Re: [PATCH v2 14/14] net: ethernet: mtk_eth_soc: support creating mac address based offload entries

From: Andrew Lunn
Date: Tue Apr 12 2022 - 13:37:47 EST


> It basically has to keep track of all possible destination ports, their STP
> state, all their fdb entries, member VLANs of all ports. It has to quickly
> react to changes in any of these.

switchdev gives you all of those i think. DSA does not make use of
them all, in particularly the fdb entries, because of the low
bandwidth management link to the switch. But look at the Mellanox
switch, it keeps its hardware fdb entries in sync with the software
fdb.

And you get every quick access to these, sometimes too quick in that
it is holding a spinlock when it calls the switchdev functions, and
you need to defer the handling in your driver if you want to use a
mutex, perform blocking IO etc.

> In order to implement this properly, I would also need to make more changes
> to mac80211. Right now, mac80211 drivers do not have access to the
> net_device pointer of virtual interfaces. So mac80211 itself would likely
> need to implement the switchdev ops and handle some of this.
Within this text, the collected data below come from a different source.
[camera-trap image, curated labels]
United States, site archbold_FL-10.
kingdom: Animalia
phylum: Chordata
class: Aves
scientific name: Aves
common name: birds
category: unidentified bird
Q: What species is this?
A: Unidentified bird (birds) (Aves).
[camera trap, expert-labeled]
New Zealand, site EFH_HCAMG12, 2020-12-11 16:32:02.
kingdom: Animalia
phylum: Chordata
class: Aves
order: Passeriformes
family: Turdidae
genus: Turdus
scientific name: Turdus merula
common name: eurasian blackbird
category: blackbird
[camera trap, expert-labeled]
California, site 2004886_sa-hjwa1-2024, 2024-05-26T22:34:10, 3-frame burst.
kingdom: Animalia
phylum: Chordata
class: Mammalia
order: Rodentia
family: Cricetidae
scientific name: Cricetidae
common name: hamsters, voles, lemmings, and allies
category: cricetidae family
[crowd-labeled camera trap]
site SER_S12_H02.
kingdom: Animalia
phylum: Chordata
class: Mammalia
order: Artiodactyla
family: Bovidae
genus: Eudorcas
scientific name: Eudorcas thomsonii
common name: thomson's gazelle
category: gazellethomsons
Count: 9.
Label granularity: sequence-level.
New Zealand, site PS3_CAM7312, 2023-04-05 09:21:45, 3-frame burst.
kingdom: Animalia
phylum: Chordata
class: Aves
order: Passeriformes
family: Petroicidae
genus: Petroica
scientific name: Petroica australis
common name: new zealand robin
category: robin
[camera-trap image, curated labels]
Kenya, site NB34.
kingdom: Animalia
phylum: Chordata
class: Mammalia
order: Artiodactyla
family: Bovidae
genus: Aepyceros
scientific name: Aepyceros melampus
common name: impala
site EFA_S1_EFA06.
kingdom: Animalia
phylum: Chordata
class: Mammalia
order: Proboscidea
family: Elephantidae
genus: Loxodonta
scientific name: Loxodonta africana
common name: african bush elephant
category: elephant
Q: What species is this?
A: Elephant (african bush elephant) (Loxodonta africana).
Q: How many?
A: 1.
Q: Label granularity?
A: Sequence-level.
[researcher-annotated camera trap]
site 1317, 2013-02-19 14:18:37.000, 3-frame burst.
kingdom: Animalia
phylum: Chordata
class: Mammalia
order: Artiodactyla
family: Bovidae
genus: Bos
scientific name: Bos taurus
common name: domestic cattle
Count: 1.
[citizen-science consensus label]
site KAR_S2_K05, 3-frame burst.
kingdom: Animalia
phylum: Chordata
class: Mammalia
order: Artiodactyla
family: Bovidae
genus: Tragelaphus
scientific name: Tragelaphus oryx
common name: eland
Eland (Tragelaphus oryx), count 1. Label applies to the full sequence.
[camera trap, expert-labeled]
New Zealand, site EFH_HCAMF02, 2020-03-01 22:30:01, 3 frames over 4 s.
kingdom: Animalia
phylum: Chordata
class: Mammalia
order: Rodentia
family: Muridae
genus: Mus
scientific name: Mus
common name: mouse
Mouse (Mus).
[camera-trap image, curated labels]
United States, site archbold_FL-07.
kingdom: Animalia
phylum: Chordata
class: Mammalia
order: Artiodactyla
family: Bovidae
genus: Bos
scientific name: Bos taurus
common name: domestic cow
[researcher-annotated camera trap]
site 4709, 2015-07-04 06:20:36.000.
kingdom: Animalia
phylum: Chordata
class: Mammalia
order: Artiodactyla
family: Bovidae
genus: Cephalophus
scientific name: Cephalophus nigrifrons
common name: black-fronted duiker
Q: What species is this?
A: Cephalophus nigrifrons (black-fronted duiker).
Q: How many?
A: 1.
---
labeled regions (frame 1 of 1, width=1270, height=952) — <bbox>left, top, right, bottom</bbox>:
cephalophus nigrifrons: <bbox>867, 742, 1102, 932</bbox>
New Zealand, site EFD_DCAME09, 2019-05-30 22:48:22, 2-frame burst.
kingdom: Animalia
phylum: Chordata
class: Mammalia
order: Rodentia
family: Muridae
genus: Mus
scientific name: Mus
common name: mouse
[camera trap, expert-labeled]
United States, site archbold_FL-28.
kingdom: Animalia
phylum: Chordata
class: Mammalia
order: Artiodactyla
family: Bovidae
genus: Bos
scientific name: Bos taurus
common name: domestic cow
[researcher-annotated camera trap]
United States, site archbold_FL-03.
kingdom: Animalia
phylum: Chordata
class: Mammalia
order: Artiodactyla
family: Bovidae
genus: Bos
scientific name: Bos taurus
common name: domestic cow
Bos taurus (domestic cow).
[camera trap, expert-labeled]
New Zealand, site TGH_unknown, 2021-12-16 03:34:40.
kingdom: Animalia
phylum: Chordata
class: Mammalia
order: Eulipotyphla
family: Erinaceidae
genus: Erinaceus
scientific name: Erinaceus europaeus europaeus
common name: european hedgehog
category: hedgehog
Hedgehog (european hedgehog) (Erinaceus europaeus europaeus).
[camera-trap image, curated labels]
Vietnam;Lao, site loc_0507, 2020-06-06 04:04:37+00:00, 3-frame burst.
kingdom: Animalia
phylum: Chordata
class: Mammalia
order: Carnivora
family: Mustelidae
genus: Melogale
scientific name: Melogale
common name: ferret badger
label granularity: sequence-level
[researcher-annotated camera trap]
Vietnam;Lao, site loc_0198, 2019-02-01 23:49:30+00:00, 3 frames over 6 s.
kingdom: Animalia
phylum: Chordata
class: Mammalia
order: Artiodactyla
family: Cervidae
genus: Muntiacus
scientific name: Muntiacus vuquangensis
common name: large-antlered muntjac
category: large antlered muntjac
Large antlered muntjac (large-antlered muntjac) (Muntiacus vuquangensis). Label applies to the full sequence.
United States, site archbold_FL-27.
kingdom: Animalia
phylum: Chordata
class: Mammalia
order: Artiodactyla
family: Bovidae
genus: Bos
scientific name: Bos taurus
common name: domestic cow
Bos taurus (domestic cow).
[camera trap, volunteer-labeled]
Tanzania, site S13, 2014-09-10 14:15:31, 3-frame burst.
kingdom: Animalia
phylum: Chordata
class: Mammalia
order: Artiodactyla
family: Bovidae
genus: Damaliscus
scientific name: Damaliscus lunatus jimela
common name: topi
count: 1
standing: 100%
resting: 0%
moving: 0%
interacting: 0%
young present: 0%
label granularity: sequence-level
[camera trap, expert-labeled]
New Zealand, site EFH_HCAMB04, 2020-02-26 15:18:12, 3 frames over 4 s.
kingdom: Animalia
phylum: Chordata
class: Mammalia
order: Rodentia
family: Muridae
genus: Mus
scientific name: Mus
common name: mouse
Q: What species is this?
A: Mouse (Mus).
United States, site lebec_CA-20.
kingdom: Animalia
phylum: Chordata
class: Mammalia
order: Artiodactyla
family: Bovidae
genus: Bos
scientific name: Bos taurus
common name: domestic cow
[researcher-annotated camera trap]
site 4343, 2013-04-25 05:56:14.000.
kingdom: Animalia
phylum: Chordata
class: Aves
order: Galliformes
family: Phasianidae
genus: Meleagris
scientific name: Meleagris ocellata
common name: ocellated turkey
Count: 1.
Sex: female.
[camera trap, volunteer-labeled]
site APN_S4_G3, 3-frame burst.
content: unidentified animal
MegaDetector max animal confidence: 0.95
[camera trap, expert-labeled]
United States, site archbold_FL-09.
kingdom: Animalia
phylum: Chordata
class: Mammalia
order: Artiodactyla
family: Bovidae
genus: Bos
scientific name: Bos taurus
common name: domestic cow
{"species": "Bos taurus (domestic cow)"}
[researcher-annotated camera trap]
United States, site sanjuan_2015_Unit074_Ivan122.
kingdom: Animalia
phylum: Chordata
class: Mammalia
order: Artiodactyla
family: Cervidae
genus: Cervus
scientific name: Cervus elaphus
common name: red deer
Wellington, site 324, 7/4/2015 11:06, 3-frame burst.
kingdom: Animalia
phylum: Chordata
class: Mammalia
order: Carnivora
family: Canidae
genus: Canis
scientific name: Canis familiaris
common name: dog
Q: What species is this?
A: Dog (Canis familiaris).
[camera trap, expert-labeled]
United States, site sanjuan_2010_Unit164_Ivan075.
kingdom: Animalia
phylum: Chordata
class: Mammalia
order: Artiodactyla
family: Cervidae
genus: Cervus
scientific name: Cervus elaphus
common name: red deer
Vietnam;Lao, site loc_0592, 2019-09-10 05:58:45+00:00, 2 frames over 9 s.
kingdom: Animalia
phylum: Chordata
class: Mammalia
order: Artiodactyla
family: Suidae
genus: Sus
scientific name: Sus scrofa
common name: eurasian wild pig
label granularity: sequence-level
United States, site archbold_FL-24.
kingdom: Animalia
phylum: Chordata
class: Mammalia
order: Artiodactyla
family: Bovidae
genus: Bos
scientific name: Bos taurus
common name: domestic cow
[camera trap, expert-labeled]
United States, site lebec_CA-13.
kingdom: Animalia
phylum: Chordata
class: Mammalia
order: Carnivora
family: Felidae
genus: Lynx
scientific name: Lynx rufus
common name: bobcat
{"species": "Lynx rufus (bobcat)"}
So this again sounds like something which would be shared by IPA, and
any other hardware which can accelerate forwarding between WiFi and
some other sort of interface.

> There are also some other issues where I don't know how this is supposed to
> be solved properly:
> On MT7622 most of the bridge ports are connected to a MT7531 switch using
> DSA. Offloading (lan->wlan bridging or L3/L4 NAT/routing) is not handled by
> the switch itself, it is handled by a packet processing engine in the SoC,
> which knows how to handle the DSA tags of the MT7531 switch.
>
> So if I were to handle this through switchdev implemented on the wlan and
> ethernet devices, it would technically not be part of the same switch, since
> it's a behind a different component with a different driver.

What is important here is the user experience. The user is not
expected to know there is an accelerate being used. You setup the
bridge just as normal, using iproute2. You add routes in the normal
way, either by iproute2, or frr can add routes from OSPF, BGP, RIP or
whatever, via zebra. I'm not sure anybody has yet accelerated NAT, but
the same principle should be used, using iptables in the normal way,
and the accelerate is then informed and should accelerate it if
possible.

switchdev gives you notification of when anything changes. You can
have multiple receivers of these notifications, so the packet
processor can act on them as well as the DSA switch.

> Also, is switchdev able to handle the situation where only parts of the
> traffic is offloaded and the rest (e.g. multicast) is handled through the
> regular software path?

Yes, that is not a problem. I deliberately use the term
accelerator. We accelerate what Linux can already do. If the
accelerator hardware is not capable of something, Linux still is, so
just pass it the frames and it will do the right thing. Multicast is a
good example of this, many of the DSA switch drivers don't accelerate
it.

> In my opinion, handling it through the TC offload has a number of
> advantages:
> - It's a lot simpler
> - It uses the same kind of offloading rules that my software fastpath
> already uses
> - It allows more fine grained control over which traffic should be offloaded
> (src mac -> destination MAC tuple)
>
> I also plan on extending my software fast path code to support emulating
> bridging of WiFi client mode interfaces. This involves doing some MAC
> address translation with some IP address tracking. I want that to support
> hardware offload as well.
>
> I really don't think that desire for supporting switchdev based offload
> should be a blocker for accepting this code now, especially since my
> implementation relies on existing Linux network APIs without inventing any
> new ones, and there are valid use cases for using it, even with switchdev
> support in place.

What we need to avoid is fragmentation of the way we do things. It has
been decided that switchdev is how we use accelerators, and the user
should not really know anything about the accelerator. No other in
kernel network accelerator needs a user space component listening to
netlink notifications and programming the accelerator from user space.
Do we really want two ways to do this?

Andrew